Job: Lay out the records as a numbered list, starting with the line that contains "As depicted here, between" and going on through the line that contains "5.06 metres", and leave out any blank lines.

>> start Listed entries

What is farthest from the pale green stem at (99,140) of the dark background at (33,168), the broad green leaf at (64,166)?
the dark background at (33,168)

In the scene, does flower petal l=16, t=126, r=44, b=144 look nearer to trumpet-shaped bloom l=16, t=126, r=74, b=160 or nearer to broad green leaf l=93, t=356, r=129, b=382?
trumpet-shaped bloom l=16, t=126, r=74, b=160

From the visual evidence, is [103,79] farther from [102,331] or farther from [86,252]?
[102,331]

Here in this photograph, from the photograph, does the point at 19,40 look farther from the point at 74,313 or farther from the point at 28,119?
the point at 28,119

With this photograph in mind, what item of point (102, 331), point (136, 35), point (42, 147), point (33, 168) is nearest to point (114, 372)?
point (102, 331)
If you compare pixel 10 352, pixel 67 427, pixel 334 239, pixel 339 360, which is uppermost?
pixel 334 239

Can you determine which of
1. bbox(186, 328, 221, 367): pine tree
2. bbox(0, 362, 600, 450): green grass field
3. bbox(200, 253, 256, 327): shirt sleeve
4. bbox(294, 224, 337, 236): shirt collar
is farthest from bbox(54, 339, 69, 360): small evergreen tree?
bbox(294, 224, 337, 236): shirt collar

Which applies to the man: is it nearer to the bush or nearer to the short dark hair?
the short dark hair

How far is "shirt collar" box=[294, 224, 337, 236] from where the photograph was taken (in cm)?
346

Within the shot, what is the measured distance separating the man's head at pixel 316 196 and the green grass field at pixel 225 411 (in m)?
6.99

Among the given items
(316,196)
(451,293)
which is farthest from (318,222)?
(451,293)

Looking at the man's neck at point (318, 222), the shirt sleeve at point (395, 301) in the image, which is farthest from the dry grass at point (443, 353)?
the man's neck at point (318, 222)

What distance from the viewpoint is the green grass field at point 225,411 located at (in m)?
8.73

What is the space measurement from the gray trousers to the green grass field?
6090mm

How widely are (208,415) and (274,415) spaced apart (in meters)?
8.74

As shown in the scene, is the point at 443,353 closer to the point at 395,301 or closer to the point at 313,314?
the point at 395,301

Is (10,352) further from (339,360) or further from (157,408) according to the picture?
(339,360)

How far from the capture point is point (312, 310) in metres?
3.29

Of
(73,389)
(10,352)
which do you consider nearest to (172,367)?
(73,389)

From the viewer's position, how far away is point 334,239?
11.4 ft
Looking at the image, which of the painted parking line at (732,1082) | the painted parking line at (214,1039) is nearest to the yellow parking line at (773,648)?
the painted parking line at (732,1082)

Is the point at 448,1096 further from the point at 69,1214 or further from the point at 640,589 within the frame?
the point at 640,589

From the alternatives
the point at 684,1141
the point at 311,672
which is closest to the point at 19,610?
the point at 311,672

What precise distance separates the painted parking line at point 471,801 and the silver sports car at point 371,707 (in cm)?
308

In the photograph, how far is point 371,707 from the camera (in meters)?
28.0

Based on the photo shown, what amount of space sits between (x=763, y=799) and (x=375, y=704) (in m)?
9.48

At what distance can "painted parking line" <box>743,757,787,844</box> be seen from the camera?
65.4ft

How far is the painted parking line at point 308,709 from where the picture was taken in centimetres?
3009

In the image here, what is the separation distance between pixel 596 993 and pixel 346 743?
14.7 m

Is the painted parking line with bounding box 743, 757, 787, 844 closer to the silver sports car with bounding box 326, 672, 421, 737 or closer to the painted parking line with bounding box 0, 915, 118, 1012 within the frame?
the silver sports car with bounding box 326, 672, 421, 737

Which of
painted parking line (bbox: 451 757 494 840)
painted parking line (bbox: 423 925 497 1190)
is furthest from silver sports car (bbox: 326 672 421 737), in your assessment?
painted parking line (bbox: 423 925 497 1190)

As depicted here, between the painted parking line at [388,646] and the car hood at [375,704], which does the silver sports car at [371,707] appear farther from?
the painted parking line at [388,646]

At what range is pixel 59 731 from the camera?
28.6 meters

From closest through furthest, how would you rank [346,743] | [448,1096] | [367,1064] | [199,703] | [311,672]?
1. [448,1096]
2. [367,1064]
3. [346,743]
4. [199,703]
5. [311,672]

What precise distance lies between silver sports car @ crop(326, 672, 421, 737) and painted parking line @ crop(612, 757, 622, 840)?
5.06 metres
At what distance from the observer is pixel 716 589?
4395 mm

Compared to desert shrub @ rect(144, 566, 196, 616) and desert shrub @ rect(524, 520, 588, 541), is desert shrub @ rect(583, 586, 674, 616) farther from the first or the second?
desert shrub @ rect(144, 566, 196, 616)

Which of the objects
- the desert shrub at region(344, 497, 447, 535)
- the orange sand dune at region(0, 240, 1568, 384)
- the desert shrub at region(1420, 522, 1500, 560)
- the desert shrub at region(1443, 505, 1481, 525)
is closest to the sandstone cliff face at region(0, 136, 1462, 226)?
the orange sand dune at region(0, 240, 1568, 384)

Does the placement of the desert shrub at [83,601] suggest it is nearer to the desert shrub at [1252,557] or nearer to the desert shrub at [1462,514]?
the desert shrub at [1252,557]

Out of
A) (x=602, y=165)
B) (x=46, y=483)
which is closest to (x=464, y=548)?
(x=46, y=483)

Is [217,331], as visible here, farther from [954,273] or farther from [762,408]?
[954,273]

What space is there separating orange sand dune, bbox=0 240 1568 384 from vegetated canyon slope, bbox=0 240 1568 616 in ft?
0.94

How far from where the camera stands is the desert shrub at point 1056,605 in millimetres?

>> end Listed entries

Complete output:
1. As depicted here, between the painted parking line at [388,646] and the car hood at [375,704], which does the silver sports car at [371,707] appear farther from?
2. the painted parking line at [388,646]
3. At what range is pixel 59 731 from the camera?
4. 28.6 meters
5. From closest through furthest, how would you rank [346,743] | [448,1096] | [367,1064] | [199,703] | [311,672]?
6. 1. [448,1096]
7. 2. [367,1064]
8. 3. [346,743]
9. 4. [199,703]
10. 5. [311,672]
11. What precise distance lies between silver sports car @ crop(326, 672, 421, 737) and painted parking line @ crop(612, 757, 622, 840)?
12. 5.06 metres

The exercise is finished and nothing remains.